In Hellraiser: Deader (2005), reporter Amy Klein (Kari Wuhrer) is sent to Bucharest to investigate an underground suicide cult founded by a descendant of Philip Lemarchand, who claims to be able to bring back the dead and who believes that it is his birthright to open the puzzle box and control the Cenobites. She is gradually drawn into their world and eventually sees no way out other than to join them. In the end she opens the puzzle box, summoning up Pinhead and the Cenobites, who kill everyone for attempting to invade their world. To prevent Pinhead from taking her soul, Amy kills herself. Hellraiser: Hellworld (2005) is set in the "real world," in which the Hellraiser franchise has spawned a successful MMORPG. Five friends mourning the death of one of their fellow players—who committed suicide after becoming obsessed with the game—receive in-game invitations to a party at the Leviathan House. At the house, the host of the party (Lance Henriksen) takes them on a tour of the many layers of the home, after which they are picked off one-by-one by the host or Pinhead. The final two victims ultimately realize that most of the events of the movie have been a hallucination, after the host—the father of their deceased friend, who blames his son's fellow players for not breaking his addiction to the game—drugged them and buried them alive. The police rescue the surviving teenagers, Chelsea (Katheryn Winnick) and Jake (Christopher Jacot), while the host escapes to a decrepit motel with a suitcase of his son's belongings. The host discovers a real puzzle box inside, and upon opening it is killed by Pinhead and a pair of cenobites.

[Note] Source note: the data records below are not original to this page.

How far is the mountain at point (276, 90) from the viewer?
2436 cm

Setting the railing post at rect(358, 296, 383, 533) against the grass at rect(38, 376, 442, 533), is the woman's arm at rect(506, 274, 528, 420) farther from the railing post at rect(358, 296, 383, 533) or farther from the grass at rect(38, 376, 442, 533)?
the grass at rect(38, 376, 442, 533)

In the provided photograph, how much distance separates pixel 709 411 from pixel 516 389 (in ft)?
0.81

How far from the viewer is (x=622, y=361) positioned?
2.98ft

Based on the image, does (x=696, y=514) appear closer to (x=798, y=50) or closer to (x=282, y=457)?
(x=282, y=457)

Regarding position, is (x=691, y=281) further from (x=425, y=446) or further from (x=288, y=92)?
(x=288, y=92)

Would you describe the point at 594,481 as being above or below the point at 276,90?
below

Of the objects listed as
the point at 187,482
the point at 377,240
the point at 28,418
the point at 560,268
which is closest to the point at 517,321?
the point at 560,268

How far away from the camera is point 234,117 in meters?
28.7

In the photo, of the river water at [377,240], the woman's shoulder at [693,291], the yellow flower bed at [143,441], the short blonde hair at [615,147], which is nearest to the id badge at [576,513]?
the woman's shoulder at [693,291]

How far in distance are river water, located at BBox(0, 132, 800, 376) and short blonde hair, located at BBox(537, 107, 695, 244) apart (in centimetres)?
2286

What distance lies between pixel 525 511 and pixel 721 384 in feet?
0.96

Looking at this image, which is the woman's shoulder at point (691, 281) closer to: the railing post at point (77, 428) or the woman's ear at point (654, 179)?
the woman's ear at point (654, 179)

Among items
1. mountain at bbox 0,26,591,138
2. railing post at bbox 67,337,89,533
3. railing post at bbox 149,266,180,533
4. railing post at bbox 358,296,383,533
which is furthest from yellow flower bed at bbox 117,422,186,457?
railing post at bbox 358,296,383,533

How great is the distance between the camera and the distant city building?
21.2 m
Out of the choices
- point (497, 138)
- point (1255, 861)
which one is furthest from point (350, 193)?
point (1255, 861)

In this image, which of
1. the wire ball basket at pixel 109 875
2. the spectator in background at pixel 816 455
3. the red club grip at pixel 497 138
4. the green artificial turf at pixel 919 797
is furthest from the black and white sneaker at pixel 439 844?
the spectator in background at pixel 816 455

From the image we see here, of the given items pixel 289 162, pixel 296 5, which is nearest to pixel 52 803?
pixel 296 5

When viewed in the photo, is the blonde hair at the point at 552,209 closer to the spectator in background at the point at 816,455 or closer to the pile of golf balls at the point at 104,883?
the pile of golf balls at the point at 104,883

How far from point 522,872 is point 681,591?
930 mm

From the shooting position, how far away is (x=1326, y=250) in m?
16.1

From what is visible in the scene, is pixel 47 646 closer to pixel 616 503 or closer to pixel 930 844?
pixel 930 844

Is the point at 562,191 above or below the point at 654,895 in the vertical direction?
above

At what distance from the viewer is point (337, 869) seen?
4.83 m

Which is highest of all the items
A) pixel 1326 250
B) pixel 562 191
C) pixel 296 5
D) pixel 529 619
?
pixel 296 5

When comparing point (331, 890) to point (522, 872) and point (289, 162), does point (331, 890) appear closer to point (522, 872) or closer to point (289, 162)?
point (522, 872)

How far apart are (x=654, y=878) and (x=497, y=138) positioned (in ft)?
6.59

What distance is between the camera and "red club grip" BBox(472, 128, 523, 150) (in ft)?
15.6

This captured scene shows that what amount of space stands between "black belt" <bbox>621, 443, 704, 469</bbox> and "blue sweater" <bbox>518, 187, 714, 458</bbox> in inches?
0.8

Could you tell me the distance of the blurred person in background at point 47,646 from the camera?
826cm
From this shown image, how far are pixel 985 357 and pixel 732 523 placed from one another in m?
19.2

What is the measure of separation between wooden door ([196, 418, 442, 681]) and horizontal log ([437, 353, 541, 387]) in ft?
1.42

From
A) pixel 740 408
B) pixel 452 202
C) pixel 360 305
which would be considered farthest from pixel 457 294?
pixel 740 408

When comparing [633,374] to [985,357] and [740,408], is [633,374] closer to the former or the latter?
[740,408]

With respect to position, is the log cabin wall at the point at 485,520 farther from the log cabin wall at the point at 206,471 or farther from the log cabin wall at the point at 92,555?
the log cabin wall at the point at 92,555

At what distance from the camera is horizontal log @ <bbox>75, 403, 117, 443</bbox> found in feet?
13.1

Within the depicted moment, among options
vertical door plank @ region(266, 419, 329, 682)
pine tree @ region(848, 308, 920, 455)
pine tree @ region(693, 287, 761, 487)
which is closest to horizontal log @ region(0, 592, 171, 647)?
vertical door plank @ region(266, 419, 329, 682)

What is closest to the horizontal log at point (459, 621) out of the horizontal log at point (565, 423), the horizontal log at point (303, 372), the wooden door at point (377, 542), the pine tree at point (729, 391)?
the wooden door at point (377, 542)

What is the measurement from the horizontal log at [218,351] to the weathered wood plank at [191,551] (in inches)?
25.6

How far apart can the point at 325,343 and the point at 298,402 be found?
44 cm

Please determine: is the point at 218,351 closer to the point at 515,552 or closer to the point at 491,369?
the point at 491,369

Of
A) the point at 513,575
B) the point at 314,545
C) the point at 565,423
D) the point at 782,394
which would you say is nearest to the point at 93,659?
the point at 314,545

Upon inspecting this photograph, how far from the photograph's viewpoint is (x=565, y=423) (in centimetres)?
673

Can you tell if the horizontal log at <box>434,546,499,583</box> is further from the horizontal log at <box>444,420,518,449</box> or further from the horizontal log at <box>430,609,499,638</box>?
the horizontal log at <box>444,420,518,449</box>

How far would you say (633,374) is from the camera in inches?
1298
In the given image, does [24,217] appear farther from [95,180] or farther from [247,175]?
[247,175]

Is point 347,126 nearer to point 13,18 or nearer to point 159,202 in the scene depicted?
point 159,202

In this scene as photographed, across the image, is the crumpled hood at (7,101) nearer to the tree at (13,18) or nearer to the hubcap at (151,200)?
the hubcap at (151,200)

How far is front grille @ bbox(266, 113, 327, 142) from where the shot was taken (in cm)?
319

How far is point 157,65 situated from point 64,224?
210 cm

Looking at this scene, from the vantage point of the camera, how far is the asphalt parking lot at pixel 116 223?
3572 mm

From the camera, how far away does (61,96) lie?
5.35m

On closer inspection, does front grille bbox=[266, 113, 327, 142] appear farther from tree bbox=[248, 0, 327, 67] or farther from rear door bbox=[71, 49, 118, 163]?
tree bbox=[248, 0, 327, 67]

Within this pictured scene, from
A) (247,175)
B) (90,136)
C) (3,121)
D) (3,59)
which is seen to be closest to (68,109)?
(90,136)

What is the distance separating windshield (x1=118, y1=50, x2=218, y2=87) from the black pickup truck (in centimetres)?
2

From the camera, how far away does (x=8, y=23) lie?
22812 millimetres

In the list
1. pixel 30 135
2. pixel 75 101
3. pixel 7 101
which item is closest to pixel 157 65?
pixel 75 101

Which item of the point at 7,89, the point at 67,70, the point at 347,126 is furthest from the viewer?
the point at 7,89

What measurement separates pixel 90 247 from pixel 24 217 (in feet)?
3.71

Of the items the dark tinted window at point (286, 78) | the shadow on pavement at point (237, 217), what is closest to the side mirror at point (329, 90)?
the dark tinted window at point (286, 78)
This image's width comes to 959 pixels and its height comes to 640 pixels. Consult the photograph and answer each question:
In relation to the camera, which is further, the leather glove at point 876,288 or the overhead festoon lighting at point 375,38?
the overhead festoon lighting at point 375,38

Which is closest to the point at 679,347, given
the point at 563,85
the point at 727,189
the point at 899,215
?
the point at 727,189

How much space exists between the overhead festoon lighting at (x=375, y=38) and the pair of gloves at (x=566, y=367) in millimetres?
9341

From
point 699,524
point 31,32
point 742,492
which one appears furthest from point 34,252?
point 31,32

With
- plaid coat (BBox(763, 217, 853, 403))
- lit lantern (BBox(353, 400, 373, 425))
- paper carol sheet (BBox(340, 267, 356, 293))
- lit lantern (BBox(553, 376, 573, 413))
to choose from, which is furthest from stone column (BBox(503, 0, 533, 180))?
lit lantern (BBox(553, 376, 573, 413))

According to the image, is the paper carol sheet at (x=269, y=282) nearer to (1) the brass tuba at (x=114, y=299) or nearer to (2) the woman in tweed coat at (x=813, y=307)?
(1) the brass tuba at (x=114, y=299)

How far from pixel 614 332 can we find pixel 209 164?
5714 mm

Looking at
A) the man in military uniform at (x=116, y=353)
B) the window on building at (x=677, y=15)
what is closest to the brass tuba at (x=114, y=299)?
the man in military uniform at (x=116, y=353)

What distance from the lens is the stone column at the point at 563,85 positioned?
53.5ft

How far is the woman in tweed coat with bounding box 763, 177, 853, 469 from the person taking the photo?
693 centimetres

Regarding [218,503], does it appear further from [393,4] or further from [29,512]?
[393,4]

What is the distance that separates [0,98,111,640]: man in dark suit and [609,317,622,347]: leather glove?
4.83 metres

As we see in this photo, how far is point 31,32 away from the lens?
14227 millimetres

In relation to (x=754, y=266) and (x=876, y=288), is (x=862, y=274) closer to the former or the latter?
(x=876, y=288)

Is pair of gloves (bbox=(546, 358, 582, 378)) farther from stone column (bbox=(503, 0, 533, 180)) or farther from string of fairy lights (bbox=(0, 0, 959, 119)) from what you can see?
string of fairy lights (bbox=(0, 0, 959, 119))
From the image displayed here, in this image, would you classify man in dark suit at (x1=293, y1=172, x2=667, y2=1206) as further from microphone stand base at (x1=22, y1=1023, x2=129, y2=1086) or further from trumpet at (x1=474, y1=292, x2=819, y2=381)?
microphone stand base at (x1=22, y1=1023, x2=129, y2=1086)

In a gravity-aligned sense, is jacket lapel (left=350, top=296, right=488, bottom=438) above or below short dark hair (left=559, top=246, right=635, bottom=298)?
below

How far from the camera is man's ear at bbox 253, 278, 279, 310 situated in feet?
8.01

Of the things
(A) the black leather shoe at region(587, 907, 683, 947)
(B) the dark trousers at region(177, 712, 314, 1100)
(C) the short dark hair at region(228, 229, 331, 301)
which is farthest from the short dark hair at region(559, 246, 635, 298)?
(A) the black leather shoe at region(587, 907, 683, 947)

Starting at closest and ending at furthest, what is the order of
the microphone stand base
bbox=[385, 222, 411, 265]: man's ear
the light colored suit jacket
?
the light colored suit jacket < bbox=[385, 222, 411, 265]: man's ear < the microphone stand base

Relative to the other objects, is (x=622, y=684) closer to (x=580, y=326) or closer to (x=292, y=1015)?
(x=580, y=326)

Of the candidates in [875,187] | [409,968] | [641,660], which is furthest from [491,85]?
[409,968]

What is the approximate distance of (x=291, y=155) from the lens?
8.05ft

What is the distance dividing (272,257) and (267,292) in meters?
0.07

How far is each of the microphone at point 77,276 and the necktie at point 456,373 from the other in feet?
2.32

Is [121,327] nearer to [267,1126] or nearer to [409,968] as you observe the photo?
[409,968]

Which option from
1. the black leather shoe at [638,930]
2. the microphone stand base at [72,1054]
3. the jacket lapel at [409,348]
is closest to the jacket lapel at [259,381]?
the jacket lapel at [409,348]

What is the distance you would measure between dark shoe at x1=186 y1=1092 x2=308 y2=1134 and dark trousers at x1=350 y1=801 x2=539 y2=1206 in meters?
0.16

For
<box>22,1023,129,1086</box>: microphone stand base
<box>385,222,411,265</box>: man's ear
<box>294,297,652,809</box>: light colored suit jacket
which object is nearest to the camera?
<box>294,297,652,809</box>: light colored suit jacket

In 2011, a ninth film was released to a single theater in California for a crew showing that was ostensibly open to the public. Hellraiser: Revelations is the first film not to feature Doug Bradley as Pinhead and was shot in two weeks for $300,000. It was suggested by Bloody Disgusting that the film was only shot so that The Weinstein Company would not lose its rights to the franchise before it could produce a more profitable remake of the original. The film was released on DVD on October 18, 2011.